**Supplied passage:**

※ ※ ※

It is worth noting that Friedrich Hayek, Ayn Rand, and Robert Nozick would have been among the first to insist on the incompatibility of their ideas with Catholic social teaching. All three were atheists, and all three were as leery of ecclesiastical power as they were of state power. But it is not an accident that sophisticated Catholic champions of free-market ideology tend to rely less on the work of Rand or Nozick than on that of Hayek and the Chicago School economists. For Rand and Nozick make claims that are obviously at odds with the Gospel. This may be truer of Rand’s vulgar Nietzscheanism than it is of Nozick’s analytically fastidious case for self-ownership, but it is generally true of both of them. Both were suspicious of any claim about what an individual owed his or her community. The very idea of the common good, as anything other than the aggregate welfare of individuals, was in their judgment nothing more than a mystification. The idea of solidarity implied collectivism; and collectivism, they thought, always entails coercion. It is clear to most people, including most Catholics and most libertarians, that this way of thinking is not only alien to the Catholic moral tradition but fundamentally antithetical to it. Rand would have considered Paul Ryan’s efforts to split the difference between her and Leo XIII ridiculous, if not intellectually fraudulent, though she may have tolerated it as a shrewd political tactic.

And so the Catholic defender of laissez-fair ideology is left with Panglossian arguments about invisible hands and rising tides lifting all boats. These are typically conjoined, especially by Catholic libertarians, to arguments about how markets depend for their proper functioning on personal virtue. In the wake of the 2008 financial meltdown, we were told by such people to blame not the financialization of the American economy nor the deregulation that made this possible, but greed—a vice that no regulator could ever hope to stamp out. And that, in a way, was the point: since regulators and lawmakers cannot stamp out the personal vices behind our economic woes, they shouldn’t even try. The problem is cultural or spiritual, not political. And therefore so is the solution. Thus, in the face of staggering wealth and income inequality, which the financial crisis has only exacerbated, we’ve been told to rediscover the value of thrift and industry and, where that fails, to put our faith in the charity of the One Percent. To be fair, the One Percent—and sometimes also the Ten Percent—have also been encouraged to turn their attention away from conspicuous consumption and toward philanthropy. But, as Pope Francis reminded us in his apostolic exhortation, Evangelii Gaudium, private acts of personal virtue are not a substitute for distributive justice:

The word “solidarity” is a little worn and at times poorly understood, but it refers to something more than a few sporadic acts of generosity. It presumes the creation of a new mindset which thinks in terms of community and the priority of the life of all over the appropriation of goods by a few. (188)

※ ※ ※

**Exercise directions:**
List every person named in the passage on Catholic social teaching and free-market ideology.

Extracted data entries:
※ ※ ※

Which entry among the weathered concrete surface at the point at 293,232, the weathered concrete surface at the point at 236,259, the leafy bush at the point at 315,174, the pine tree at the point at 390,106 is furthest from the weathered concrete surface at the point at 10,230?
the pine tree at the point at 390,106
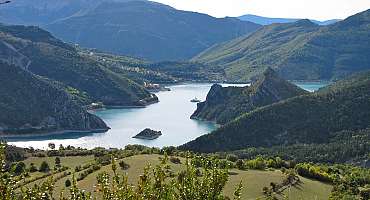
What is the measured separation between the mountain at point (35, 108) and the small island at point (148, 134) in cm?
1550

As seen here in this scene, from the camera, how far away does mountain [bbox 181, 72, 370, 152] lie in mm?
127250

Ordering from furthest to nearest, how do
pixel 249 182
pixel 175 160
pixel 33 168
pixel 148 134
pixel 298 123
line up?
pixel 148 134 → pixel 298 123 → pixel 33 168 → pixel 175 160 → pixel 249 182

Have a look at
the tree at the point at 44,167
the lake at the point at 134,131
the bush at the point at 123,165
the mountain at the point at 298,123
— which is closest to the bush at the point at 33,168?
the tree at the point at 44,167

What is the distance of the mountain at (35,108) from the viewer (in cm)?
15212

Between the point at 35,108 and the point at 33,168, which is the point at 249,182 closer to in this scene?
the point at 33,168

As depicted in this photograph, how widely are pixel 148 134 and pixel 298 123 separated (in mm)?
37004

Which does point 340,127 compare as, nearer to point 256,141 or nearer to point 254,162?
point 256,141

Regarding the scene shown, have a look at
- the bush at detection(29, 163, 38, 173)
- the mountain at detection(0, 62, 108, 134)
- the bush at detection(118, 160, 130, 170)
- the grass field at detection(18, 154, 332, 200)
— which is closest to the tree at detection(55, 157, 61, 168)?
the bush at detection(29, 163, 38, 173)

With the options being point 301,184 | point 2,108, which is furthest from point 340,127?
point 2,108

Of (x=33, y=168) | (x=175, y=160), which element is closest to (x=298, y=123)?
(x=175, y=160)

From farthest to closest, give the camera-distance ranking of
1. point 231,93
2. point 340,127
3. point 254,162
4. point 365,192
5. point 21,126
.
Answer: point 231,93 → point 21,126 → point 340,127 → point 254,162 → point 365,192

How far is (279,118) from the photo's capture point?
138 m

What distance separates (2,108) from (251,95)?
74801mm

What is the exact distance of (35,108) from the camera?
6442 inches
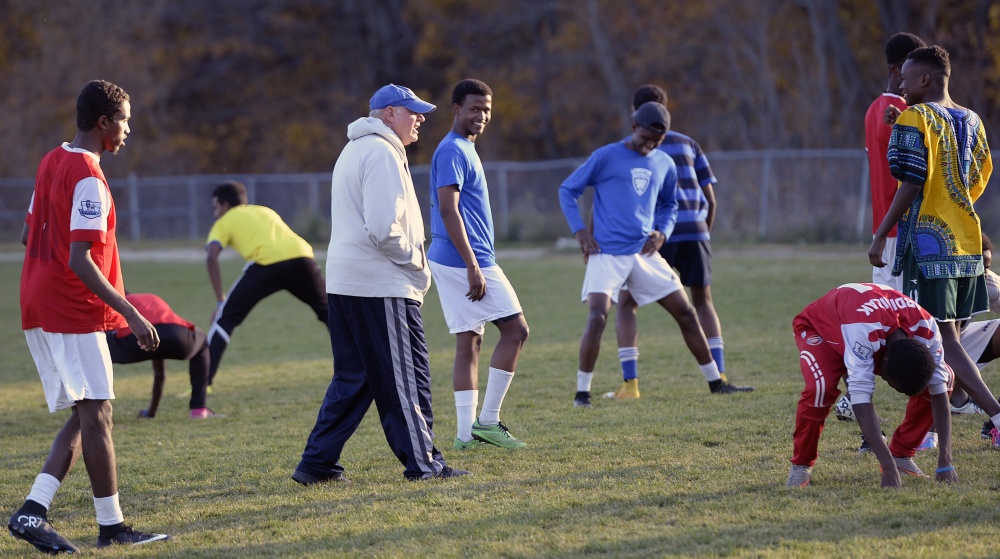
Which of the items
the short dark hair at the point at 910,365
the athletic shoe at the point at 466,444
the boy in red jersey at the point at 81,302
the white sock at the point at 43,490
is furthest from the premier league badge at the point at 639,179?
the white sock at the point at 43,490

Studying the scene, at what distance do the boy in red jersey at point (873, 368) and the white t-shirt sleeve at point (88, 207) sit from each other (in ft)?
10.0

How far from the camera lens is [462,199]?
555 cm

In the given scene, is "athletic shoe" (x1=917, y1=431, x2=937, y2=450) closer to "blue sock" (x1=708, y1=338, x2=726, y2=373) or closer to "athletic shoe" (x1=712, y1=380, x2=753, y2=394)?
"athletic shoe" (x1=712, y1=380, x2=753, y2=394)

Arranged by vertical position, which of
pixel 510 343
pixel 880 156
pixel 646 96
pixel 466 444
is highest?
pixel 646 96

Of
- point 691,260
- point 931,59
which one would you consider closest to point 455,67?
point 691,260

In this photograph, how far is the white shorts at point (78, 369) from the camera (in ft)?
13.1

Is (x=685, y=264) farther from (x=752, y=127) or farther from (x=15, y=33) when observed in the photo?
(x=15, y=33)

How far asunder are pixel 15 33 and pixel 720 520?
3854cm

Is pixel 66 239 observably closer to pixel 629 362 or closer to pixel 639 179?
pixel 639 179

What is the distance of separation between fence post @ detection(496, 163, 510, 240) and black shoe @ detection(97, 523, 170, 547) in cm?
2052

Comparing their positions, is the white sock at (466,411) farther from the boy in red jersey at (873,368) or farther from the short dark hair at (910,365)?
the short dark hair at (910,365)

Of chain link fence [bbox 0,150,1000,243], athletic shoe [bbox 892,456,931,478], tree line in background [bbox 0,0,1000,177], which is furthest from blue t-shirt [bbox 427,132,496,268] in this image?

※ ※ ※

**Result of the exercise:**
Friedrich Hayek, Ayn Rand, Robert Nozick, Paul Ryan, Leo XIII, Pope Francis